-- BEGIN Extract to read --
Thursday, January 31, 2013

A Day in the Life of Our Homeschool (with a nearly-3 and nearly-6 year old)

My homeschool philosophy is based largely on Classical Education and Charlotte Mason. My daughter Alina is in first grade, studying reading, math, handwriting, history, science, and music. My son Ian is young enough that I don't require any formal schooling of him, but he does choose to do some preschool workbook pages most weeks.

Our weekly school routine is planned so that we do more school work towards the beginning of the week, and have more free time and outings later in the week.


We start our school day bright and early, typically finishing up no later than noon.  While every day seems to have some variation, a typical day for us looks like this:
  • 5:30-6:00AM
    • I wake up early a few days a week.  Since my youngest is still not sleeping through the night, I never set an alarm, but I do seem to wake around 5:30 a few days each week. I use this morning time to grab a quick snack and do some blogging or homeschool planning. 
  • 6:00-7:30 AM 
    • My son is an early riser, so he usually gets up between 6-6:45AM.  We get up together and relax a bit; usually he nurses while I check e-mail and read a few blog posts.  
    • A few times a week, I offer the option for my son to do some school work, and he typically chooses to do so about twice a week. Even though it is early, this is the best time of day for him to do school work, when I can have some one-on-one time with him and he hasn't yet gotten involved in playing with his cars.
    My current stack of math, science, and history read-alouds
  • 7:30-9:00 AM 
    • My daughter usually wakes up between 7:30 and 8:30AM.  Once she gets up, she can choose to have breakfast right away or to do her quiet reading time. 
    • During breakfast, I read aloud from a history, science, or math book (depending on the day). 
    • Alina during quiet reading time
    • For quiet reading time, my daughter will settle onto the couch for 30 minutes on her own. She is an advanced reader, so she gets to choose her reading material from a stack of books I've placed on the couch. While she reads, I start a load of laundry or clean up breakfast dishes.
-- END Extract to read --
-- BEGIN Extracted records --
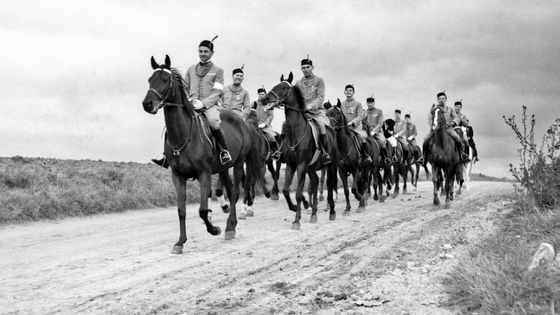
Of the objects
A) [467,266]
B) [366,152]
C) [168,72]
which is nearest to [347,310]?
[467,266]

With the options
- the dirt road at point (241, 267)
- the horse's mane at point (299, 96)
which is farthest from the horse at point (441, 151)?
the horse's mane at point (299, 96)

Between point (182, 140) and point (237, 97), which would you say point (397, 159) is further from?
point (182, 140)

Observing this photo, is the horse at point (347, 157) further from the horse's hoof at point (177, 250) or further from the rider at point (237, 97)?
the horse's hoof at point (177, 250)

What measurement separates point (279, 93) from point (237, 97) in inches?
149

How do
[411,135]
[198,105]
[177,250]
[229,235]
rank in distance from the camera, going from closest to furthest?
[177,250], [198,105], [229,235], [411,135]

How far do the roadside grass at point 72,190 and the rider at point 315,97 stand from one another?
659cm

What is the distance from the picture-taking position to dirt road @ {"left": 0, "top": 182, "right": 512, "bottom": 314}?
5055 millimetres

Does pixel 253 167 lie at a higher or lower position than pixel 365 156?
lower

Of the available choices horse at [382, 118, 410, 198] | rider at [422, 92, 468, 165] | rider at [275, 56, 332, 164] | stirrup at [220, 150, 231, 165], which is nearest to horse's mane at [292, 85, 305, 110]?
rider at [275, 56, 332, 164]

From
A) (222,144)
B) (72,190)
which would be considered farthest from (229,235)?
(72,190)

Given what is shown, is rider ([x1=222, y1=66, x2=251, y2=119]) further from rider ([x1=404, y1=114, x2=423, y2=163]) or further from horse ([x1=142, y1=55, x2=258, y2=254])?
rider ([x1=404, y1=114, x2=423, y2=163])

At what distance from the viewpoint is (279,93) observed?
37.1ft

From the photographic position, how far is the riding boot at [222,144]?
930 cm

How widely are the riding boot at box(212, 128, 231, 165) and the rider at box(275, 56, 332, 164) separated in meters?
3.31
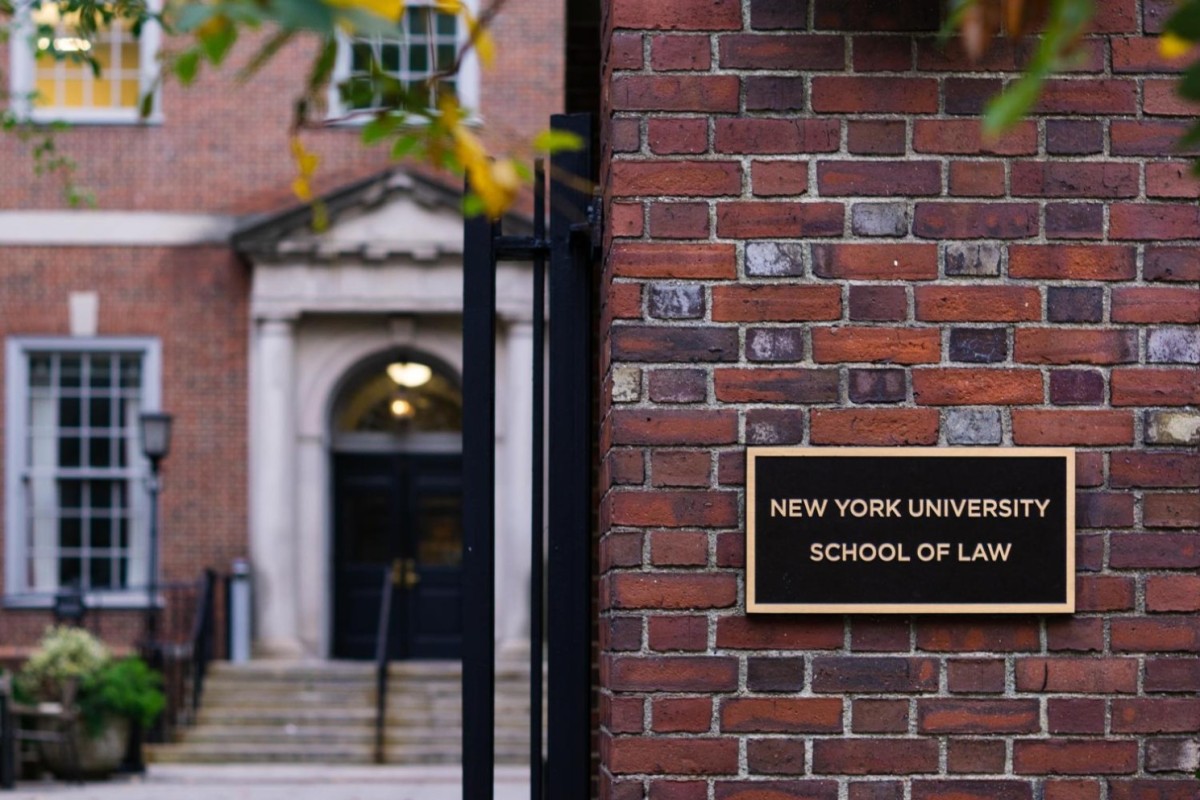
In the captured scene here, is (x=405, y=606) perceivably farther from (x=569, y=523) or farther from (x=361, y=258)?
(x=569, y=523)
-- END Extracted records --
-- BEGIN Extracted records --
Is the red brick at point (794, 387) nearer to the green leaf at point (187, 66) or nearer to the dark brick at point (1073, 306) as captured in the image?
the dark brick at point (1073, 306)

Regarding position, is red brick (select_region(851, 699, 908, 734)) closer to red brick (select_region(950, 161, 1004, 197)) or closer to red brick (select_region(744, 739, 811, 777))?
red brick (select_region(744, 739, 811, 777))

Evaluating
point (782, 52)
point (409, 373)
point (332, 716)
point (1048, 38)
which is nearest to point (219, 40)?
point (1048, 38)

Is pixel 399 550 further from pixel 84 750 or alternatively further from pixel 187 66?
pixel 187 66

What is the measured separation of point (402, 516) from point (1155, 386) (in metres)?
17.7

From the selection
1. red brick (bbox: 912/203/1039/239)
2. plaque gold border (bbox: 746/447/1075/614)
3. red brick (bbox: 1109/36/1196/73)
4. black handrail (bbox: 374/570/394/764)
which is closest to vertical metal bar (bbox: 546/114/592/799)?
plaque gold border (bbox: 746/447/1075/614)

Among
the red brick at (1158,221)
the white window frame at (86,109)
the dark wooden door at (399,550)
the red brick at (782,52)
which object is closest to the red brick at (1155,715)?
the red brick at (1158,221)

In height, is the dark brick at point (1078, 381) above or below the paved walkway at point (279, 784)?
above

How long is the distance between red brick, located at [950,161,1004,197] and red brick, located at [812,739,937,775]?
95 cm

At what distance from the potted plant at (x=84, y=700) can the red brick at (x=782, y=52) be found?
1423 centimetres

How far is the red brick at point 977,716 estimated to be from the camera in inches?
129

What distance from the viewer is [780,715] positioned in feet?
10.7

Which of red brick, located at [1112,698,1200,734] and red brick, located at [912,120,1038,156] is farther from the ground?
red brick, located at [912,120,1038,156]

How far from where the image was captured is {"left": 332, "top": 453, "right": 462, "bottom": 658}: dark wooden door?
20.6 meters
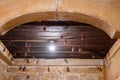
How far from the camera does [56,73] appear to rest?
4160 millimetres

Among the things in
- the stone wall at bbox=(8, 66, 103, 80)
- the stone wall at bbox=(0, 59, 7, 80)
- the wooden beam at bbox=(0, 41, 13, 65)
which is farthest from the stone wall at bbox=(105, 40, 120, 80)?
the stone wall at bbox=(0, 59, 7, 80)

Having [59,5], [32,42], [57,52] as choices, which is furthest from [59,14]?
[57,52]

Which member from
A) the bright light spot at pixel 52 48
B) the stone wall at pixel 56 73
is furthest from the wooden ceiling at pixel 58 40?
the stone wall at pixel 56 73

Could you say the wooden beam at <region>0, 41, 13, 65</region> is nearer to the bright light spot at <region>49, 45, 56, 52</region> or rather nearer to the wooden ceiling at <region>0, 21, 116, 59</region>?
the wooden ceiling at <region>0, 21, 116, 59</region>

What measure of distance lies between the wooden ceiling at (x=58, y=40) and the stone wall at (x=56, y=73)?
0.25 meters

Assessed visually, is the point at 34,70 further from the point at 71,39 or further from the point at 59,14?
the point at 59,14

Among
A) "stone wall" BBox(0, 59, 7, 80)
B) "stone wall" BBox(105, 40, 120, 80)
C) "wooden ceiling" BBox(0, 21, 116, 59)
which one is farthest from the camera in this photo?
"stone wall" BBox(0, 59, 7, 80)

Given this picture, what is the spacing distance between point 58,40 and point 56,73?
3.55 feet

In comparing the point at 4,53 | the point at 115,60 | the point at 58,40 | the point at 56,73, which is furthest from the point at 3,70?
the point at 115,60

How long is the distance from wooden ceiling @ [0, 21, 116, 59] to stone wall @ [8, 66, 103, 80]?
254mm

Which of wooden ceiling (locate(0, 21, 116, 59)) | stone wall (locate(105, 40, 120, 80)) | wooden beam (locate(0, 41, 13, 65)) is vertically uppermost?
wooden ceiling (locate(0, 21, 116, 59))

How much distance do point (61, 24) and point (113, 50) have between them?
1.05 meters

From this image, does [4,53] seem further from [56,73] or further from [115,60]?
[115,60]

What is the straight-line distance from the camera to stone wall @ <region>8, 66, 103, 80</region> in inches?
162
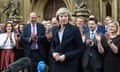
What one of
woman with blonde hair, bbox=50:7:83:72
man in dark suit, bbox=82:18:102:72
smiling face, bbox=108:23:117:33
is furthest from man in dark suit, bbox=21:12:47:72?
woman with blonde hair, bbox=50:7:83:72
-- END Extracted records --
### [Set of tasks]
A - Translate this sentence from the homeschool post into Spanish: "Our weekly school routine is planned so that we do more school work towards the beginning of the week, and have more free time and outings later in the week."
B - Please collect every line of the records that contains the word "furthest".

### [Answers]
A - Nuestra rutina escolar semanal está planificada de modo que hacemos más trabajo escolar al principio de la semana y tenemos más tiempo libre y salidas más adelante en la semana.

B -
rank in distance from the camera, going from closest to furthest?
Having [59,5], [32,42], [57,52] as choices, which is furthest from [59,14]?
is furthest from the wooden ceiling at pixel 58 40?
In comparing the point at 4,53 | the point at 115,60 | the point at 58,40 | the point at 56,73, which is furthest from the point at 3,70?
is furthest from man in dark suit, bbox=21:12:47:72?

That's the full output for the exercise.